▶ **Texto fornecido**
▼▼▼

O tráfico de pessoas na Declaração de Salvador

Débora Aranha *

Adital – Durante a semana terceira semana de abril, o Centro de Convenções de Salvador se tornou território das Nações Unidas, recebendo em torno de 3.000 autoridades e técnicos das delegações de 103 países para o 12º Congresso das Nações Unidas sobre Prevenção ao Crime e Justiça Criminal. A Declaração de Salvador, homologada na segunda-feira, 19 de abril, contém a síntese das recomendações e reconhecimentos das delegações. O documento contém 55 tópicos relacionados à justiça criminal e a garantia de direitos humanos.


No centro das discussões sobre o tráfico de pessoas durante o Congresso esteve o monitoramento da Convenção Contra o Crime Organizado Transnacional e do Protocolo Adicional para Prevenir, Suprimir e Punir o Tráfico de Pessoas, Especialmente Mulheres e Crianças (Protocolo de Palermo), que completa dez anos de adoção pela Assembléia da ONU. Embora vários avanços sejam percebidos, ainda existem lacunas na implementação do Protocolo de Palermo em todo o mundo. Assim sendo, torna-se fundamental monitorar a sua implementação de forma mais efetiva. Através de sessões temáticas e consulta pública durante o encontro, as ONGs chamaram atenção para os Estados Membros para a declaração, feita na 4ª Conferência das Partes da Convenção das Nações Unidas Contra o Crime Organizado Transnacional, de que uma abordagem centrada na vítima seria essencial para ter uma estratégia efetiva para proteger e atender vítimas do tráfico, tanto na implementação do Protocolo quanto no seu monitoramento. As ONGs pediram urgência na implementação de mecanismos de monitoramento em que sejam dados voz e poder de participação para a sociedade civil e as vítimas.

Na agenda oficial e paralela, experiências dos diversos países e da sociedade civil foram apresentadas e discutidas, como a experiência global do Instituto Winrock no enfrentamento ao tráfico de pessoas, o plano nacional de enfrentamento ao tráfico de pessoas, pesquisas realizadas junto a vítimas e exploradores e uma análise do impacto da internet sobre o tráfico de pessoas. O tema foi alvo ainda de vídeos e documentários exibidos durante o Congresso e de um espetáculo teatral protagonizado por jovens do Centro de Referência Integral de Adolescentes, apresentado no Teatro Iemanjá.
A Declaração de Salvador, através do item que trata do tráfico de pessoas, conclama os Estados Membros à adoção de legislação, estratégias e políticas para a prevenção do tráfico de pessoas, o indiciamento dos infratores e a proteção das vítimas do tráfico, de acordo com as diretrizes do Protocolo de Palermo. Solicita ainda que os Estados adotem uma abordagem centrada na vítima com total respeito aos direitos humanos das vítimas de tráfico, em cooperação com a sociedade civil e organizações não-governamentais.

▲▲▲

▶ **Instruções e requisitos**
Resuma em duas frases o texto sobre o tráfico de pessoas na Declaração de Salvador. As linhas a seguir não têm papel algum nesta tarefa.

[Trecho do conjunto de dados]
▼▼▼

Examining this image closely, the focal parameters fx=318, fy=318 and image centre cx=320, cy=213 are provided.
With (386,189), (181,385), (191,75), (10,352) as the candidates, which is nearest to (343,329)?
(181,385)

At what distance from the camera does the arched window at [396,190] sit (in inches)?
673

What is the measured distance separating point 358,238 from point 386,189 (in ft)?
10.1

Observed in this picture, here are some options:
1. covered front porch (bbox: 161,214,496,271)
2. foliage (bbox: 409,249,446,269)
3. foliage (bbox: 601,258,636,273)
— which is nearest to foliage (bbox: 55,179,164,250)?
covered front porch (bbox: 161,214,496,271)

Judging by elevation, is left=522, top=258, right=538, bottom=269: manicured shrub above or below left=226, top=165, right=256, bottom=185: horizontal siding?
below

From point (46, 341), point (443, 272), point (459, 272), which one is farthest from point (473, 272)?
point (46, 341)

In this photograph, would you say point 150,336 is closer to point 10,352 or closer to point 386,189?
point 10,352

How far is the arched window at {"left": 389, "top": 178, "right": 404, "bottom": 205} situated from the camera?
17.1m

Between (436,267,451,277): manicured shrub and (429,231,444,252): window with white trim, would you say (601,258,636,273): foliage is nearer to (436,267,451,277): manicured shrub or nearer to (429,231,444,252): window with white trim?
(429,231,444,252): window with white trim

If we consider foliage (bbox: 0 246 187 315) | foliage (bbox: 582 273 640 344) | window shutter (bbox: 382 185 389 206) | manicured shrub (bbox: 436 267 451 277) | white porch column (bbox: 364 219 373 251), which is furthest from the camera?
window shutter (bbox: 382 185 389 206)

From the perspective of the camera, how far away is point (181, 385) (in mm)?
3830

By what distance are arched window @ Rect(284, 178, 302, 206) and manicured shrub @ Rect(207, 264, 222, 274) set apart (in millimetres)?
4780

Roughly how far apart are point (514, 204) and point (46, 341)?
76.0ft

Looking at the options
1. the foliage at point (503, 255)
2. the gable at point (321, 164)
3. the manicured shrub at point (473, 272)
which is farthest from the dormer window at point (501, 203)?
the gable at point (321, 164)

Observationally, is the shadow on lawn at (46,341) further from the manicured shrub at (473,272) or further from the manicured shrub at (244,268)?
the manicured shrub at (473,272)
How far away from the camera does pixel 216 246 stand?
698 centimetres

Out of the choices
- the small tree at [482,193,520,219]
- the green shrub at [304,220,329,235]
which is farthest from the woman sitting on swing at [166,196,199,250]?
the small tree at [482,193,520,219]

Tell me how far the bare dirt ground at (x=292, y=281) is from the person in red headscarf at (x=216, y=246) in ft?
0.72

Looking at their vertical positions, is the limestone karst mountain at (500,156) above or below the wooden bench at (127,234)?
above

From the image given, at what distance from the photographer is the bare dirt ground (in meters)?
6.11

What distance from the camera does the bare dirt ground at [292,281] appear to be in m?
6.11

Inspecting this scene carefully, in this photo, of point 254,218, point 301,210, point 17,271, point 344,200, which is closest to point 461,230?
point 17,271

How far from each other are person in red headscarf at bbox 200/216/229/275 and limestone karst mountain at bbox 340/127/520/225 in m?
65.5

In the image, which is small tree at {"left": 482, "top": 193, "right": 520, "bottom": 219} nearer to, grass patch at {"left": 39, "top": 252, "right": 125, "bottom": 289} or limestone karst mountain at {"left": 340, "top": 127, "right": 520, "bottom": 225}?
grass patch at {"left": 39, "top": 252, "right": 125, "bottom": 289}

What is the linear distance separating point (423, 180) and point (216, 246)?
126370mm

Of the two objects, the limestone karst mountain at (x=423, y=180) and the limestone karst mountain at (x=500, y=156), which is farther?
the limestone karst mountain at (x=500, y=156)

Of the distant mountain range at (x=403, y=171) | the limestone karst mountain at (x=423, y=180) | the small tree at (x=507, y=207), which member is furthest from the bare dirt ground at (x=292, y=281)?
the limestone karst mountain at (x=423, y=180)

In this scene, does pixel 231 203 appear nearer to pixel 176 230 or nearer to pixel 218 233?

▲▲▲

▶ **Resultado da tarefa**
No 12º Congresso das Nações Unidas sobre Prevenção ao Crime e Justiça Criminal, realizado em Salvador com delegações de 103 países, o debate sobre o tráfico de pessoas centrou-se no monitoramento do Protocolo de Palermo, e as ONGs pediram mecanismos de monitoramento que deem voz e poder de participação à sociedade civil e às vítimas. A Declaração de Salvador, homologada em 19 de abril, conclama os Estados Membros a adotar legislação, estratégias e políticas para prevenir o tráfico, indiciar os infratores e proteger as vítimas, com uma abordagem centrada na vítima e em cooperação com a sociedade civil e as organizações não-governamentais.